Material supplied:
+ + + +

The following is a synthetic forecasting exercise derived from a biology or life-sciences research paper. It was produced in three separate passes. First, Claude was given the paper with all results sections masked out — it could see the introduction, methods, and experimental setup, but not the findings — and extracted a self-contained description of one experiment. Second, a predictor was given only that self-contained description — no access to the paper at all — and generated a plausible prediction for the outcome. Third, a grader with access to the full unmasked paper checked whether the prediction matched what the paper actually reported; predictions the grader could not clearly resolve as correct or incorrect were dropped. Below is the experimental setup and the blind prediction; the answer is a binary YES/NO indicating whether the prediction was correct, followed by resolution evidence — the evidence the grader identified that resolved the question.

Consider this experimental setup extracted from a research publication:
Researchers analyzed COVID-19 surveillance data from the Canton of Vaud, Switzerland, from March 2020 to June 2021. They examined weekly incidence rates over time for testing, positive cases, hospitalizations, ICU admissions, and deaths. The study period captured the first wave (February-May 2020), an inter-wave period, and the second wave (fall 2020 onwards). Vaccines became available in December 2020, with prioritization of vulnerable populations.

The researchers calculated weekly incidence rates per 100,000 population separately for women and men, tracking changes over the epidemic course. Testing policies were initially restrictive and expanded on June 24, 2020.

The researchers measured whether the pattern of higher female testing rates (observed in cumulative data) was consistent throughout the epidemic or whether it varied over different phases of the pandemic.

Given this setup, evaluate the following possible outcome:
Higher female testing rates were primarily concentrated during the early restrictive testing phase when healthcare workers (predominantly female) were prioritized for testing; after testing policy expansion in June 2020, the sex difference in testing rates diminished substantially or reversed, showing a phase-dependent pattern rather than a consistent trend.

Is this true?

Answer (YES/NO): NO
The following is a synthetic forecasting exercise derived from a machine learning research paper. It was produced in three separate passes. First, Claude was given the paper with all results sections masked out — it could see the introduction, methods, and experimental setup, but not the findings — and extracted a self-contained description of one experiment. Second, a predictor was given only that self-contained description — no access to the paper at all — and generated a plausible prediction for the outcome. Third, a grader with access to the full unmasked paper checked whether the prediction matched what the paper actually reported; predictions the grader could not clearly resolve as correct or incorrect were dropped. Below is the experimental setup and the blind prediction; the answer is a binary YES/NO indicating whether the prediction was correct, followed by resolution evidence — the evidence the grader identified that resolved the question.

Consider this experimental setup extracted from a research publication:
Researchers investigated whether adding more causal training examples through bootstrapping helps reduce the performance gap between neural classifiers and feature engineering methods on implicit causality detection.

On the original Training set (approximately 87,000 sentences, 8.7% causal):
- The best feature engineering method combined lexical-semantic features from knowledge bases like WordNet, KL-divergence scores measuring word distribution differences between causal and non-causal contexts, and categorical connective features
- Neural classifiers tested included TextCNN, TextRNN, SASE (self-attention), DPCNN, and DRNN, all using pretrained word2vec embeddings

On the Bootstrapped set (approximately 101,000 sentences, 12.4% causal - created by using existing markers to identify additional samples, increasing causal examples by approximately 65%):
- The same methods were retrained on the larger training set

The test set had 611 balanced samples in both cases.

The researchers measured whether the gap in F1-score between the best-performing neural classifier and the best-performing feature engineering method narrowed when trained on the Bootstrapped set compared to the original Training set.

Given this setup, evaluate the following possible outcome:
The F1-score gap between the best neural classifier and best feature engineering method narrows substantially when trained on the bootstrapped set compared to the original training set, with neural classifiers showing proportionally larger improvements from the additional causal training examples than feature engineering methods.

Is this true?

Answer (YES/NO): YES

+ + + +

What is required: Output the lines above between the one holding "from a machine" and the one holding "On the original", inclusive, with nothing before or after them.

Your solution:
The following is a synthetic forecasting exercise derived from a machine learning research paper. It was produced in three separate passes. First, Claude was given the paper with all results sections masked out — it could see the introduction, methods, and experimental setup, but not the findings — and extracted a self-contained description of one experiment. Second, a predictor was given only that self-contained description — no access to the paper at all — and generated a plausible prediction for the outcome. Third, a grader with access to the full unmasked paper checked whether the prediction matched what the paper actually reported; predictions the grader could not clearly resolve as correct or incorrect were dropped. Below is the experimental setup and the blind prediction; the answer is a binary YES/NO indicating whether the prediction was correct, followed by resolution evidence — the evidence the grader identified that resolved the question.

Consider this experimental setup extracted from a research publication:
Researchers investigated whether adding more causal training examples through bootstrapping helps reduce the performance gap between neural classifiers and feature engineering methods on implicit causality detection.

On the original Training set (approximately 87,000 sentences, 8.7% causal):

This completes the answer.